Segundo Pessoa, depois de ingerir um “anódino” — ou ópio — Coleridge adormece. E tem um sonho extraordinário, acompanhado de certas “expressões verbais”. Após despertar, o poeta inglês começa a transcrevê-lo, sendo interrompido por um desconhecido, que ele apelida O homem de Porlock. Porlock é o nome da vila costeira, em Somerset, vizinha à aldeia onde reside. Interrompido na escrita, o texto fica incompleto, reduzido a fragmentos.

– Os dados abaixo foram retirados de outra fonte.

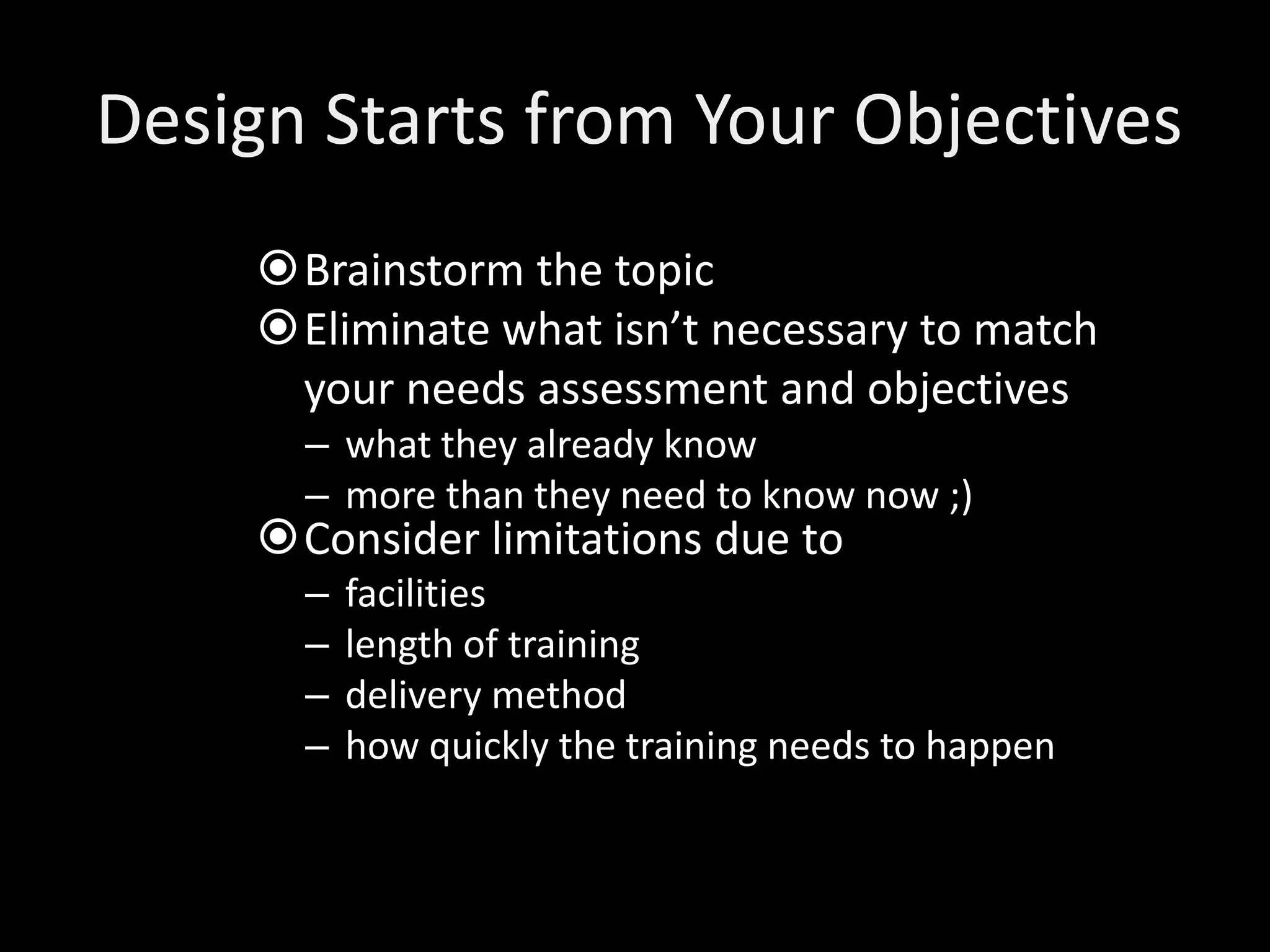 Design Starts from Your Objectives

⦿ Brainstorm the topic
⦿ Eliminate what isn’t necessary to match your needs assessment and objectives
– what they already know
– more than they need to know now ;)
⦿ Consider limitations due to
– facilities
– length of training
– delivery method
– how quickly the training needs to happen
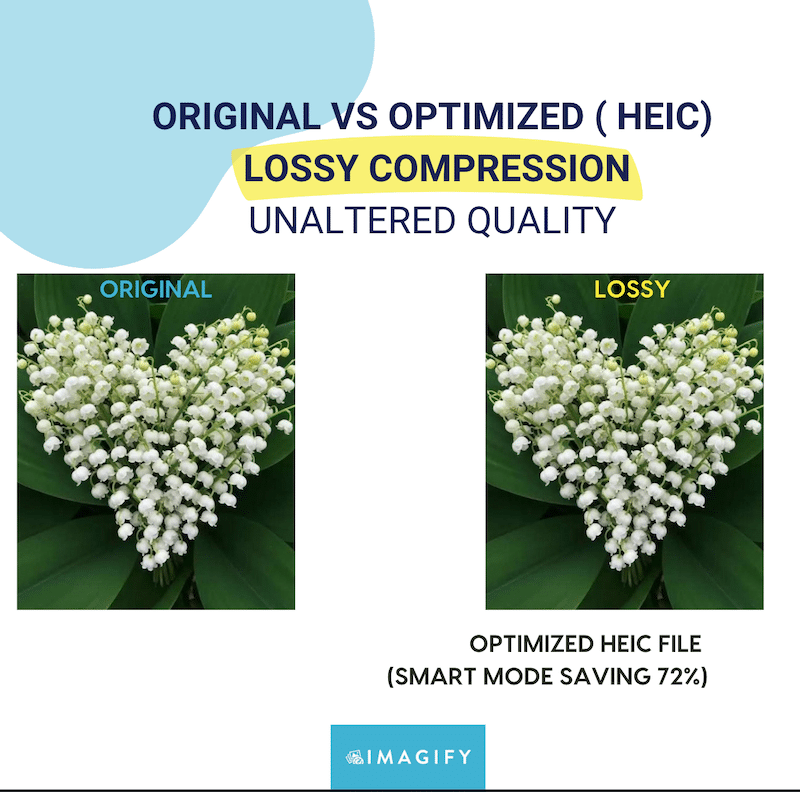 ORIGINAL VS OPTIMIZED ( HEIC)
LOSSY COMPRESSION
UNALTERED QUALITY

ORIGINAL

LOSSY

OPTIMIZED HEIC FILE
(SMART MODE SAVING 72%)

IMAGIFY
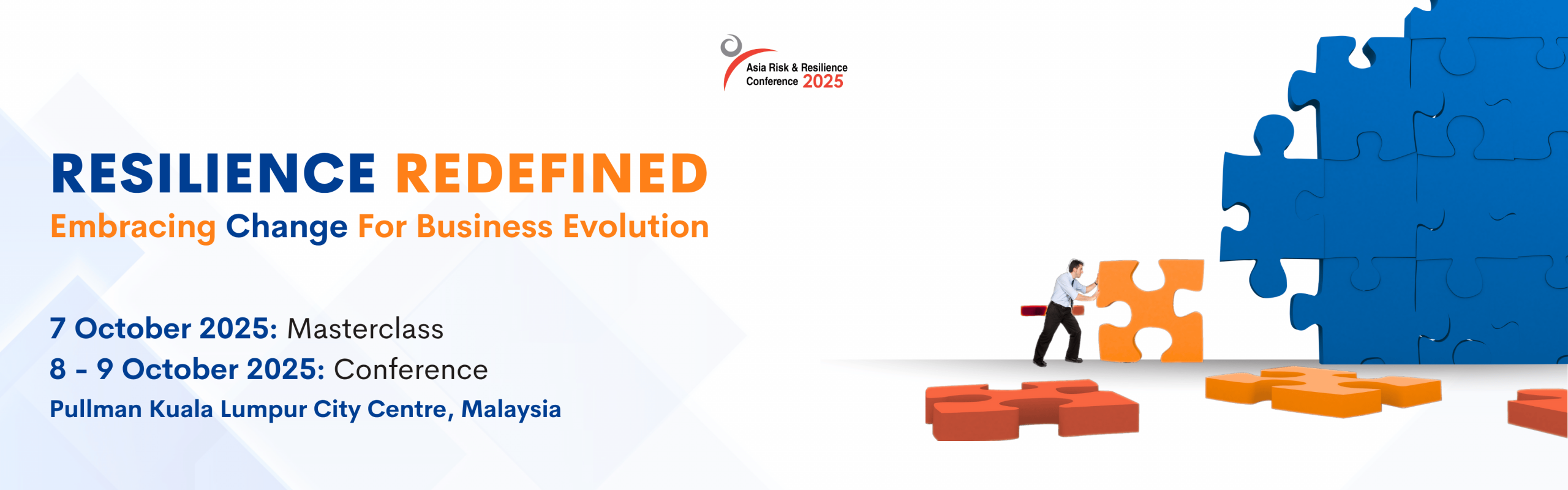 Asia Risk & Resilience Conference 2025

RESILIENCE REDEFINED
Embracing Change For Business Evolution

7 October 2025: Masterclass
8 - 9 October 2025: Conference
Pullman Kuala Lumpur City Centre, Malaysia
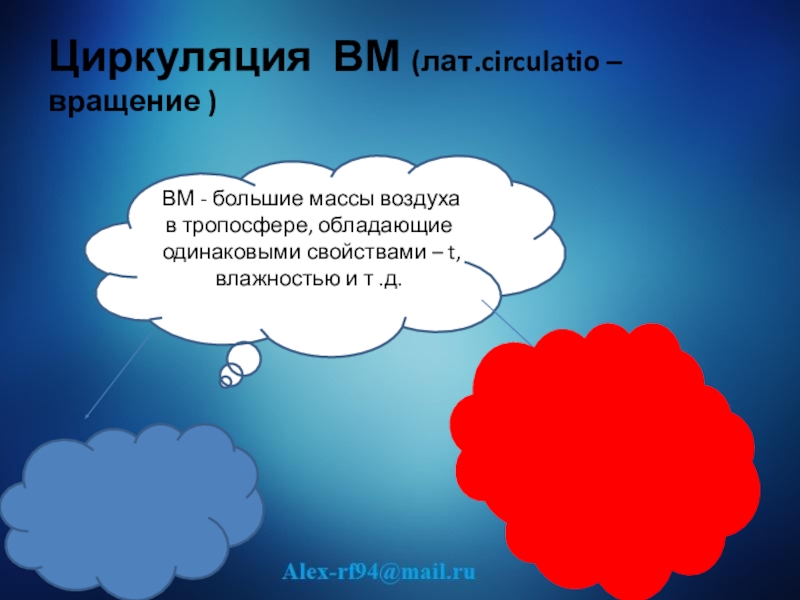 Циркуляция ВМ (лат.circulatio – вращение )

ВМ - большие массы воздуха в тропосфере, обладающие одинаковыми свойствами – t, влажностью и т .д.

Alex-rf94@mail.ru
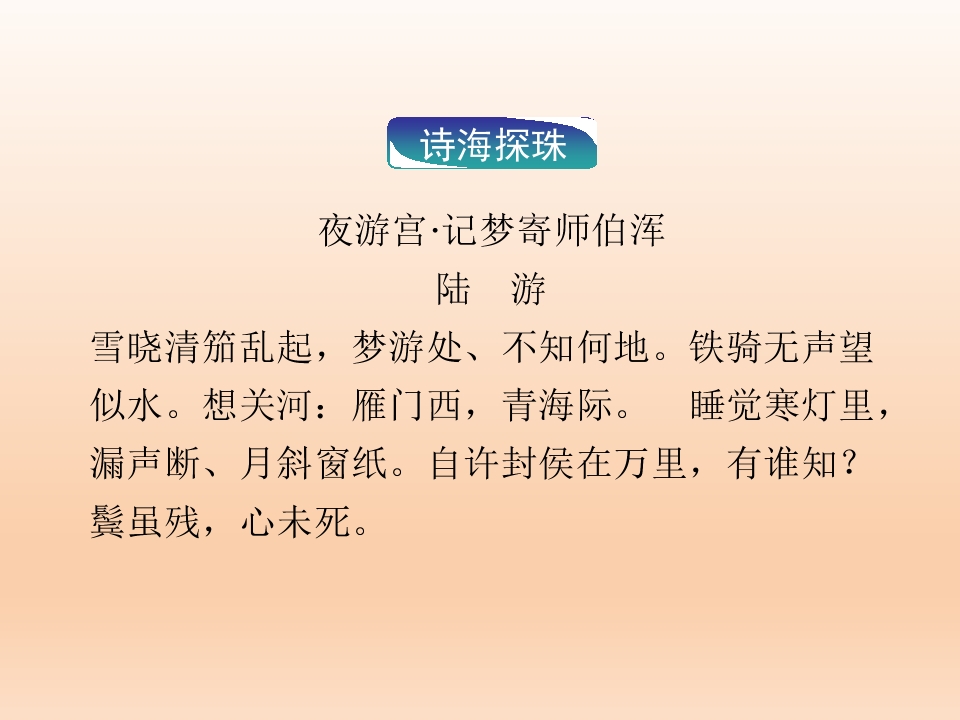 诗海探珠

夜游宫·记梦寄师伯浑

陆 游

雪晓清笳乱起，梦游处、不知何地。铁骑无声望似水。想关河：雁门西，青海际。 睡觉寒灯里，漏声断、月斜窗纸。自许封侯在万里，有谁知？鬓虽残，心未死。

Fernando Pessoa denomina a composição de Coleridge de “quase-poema”, numa frase intencionalmente contraditória em seu artigo: “Esse quase-poema é dos poemas mais extraordinários da literatura inglesa”. Tal declaração revela o fascínio exercido pelo “poema” sobre Pessoa, que considerava a literatura inglesa a mais importante entre todas, à exceção da grega. O idioma inglês lhe era tão familiar quanto o português e o principal instrumento na sua profissão de “correspondente estrangeiro em casas comerciais”.

É curioso que Coleridge, diferentemente de Poe, não faça parte da relação de poetas que exerceram influência literária sobre o autor de Mensagem. Talvez porque O homem de Porlock seja um trabalho que se insere nos escritos de Fernando Pessoa acerca da realidade transcendente (comunicação onírica) e não daqueles escritos em torno de poesia ou de crítica poética. Pouco importa. Para Fernando Pessoa, o poema Kubla Khan é isto: “O princípio e o fim de qualquer coisa espantosa, de outro mundo, figurada em termos de mistério que a imaginação não pode humanamente representar-se, e da qual ignoramos, com horror, qual poderia ter sido o enredo”.